I became so passionate about this that I have since started a language immersion program and help other families in raising multilingual children (http://www.golestankids.com). 

Today, my boys are both fluent in Persian while my husband cannot speak a word.  In fact, they never - ever - speak English to me while the two brothers speak only Persian to each other.

My recommendation to you is to stick to Bulgarian (only - i.e. OPOL) - when/if you decide to hire a caretaker, see if you can find someone who can speak only Italian to your child(ren).  My second child is actually trilingual at 3 yrs old because his caretaker is fluent in Spanish.

Good luck!



Elitza
Reply with quote  #3 
Yalda,

Thank you for your advice.

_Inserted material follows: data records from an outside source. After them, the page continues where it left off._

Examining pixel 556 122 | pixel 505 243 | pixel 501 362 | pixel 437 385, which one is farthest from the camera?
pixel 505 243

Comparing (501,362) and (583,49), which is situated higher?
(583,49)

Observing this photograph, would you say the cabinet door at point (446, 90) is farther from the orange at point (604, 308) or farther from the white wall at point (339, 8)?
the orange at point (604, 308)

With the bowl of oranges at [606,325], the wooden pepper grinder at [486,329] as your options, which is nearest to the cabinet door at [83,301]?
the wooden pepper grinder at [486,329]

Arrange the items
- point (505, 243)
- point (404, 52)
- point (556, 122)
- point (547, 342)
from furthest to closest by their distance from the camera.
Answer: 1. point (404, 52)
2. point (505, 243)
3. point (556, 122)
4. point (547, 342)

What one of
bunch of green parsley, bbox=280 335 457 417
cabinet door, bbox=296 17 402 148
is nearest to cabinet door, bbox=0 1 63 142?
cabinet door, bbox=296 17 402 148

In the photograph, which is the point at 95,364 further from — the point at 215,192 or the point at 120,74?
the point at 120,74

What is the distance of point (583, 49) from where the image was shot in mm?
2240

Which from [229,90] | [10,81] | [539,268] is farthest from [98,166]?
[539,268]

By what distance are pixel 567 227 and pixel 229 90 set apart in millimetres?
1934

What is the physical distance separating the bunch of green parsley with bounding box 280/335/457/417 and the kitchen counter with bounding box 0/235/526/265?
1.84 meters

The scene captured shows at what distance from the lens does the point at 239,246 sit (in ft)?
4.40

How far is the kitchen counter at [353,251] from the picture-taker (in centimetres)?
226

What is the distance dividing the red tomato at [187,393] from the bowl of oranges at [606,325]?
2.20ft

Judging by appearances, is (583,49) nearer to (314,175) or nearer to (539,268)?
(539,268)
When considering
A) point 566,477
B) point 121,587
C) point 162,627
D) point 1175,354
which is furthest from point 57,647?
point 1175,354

I guess I forgot to write that I was actually looking for a long time for a caretaker who speaks Italian, but it was hard to find one where we live now. Instead, I found a Spanish-speaking babysitter who has been doing a great job with the baby, speaking to him in Spanish.

I think that your strategy is the right one - OPOL - and that's what I was fearing when I decided to consult with the people on this website. As you say, perhaps at a later point I will have a chance to immerse my child in an Italian-speaking (or Spanish-speaking) community.

Your immersion program looks very interesting!

Thank you for your advice once again!

Elitza


Siya
Reply with quote  #4 
I second the idea of OPOL.

Keep Bulgarian first for your son. You can continue to sing, watch and read Italian with him as he grows up, but keep your day to day life running around Bulgarian.



Lis
Reply with quote  #5 
I have a similar problem too. I am expecting my first baby next year.
I was born in Taiwan and received education in New Zealand.
I am now working in Japan and my husband can only speak Japanese. My parents live in New Zealand and speak very little English.

So in my situation
MUM (myself) speaks Chinese/ English/ Japanese
DAD speaks Japanese
Granddad/ Grandma from MUM's side speak mostly Chinese and very little English
Granddad/ Grandma from DAD's side speak Japanese
Social Language Japanese

I wish my baby could master 3 languages as he/she would need them in his/her lifetime. So what I am going to do is I'll speak Chinese to my baby but have a bed time story/talk daily with him/her in English. My husband will speak in Japanese. In that case will my baby be able to cope all three languages, any suggestions regarding my situation please?

Judit Rozsahegyi
Reply with quote  #6 
Hi there,
Similar situation here, I'm living in Italy, my husband speaks Italian and I speak Hungarian and English. (baby's due in a couple of months) I want my child to learn all 3 languages, but I don't want a nanny and I don't really know anyone around who speaks my 2 languages. I'd need some ideas how to go about it, should I use Hungarian in the morning and English in the afternoon when dad's around (he understands a bit of English)? I've got tons of materials in both languages, books, Cds, videos etc.But will it be enough?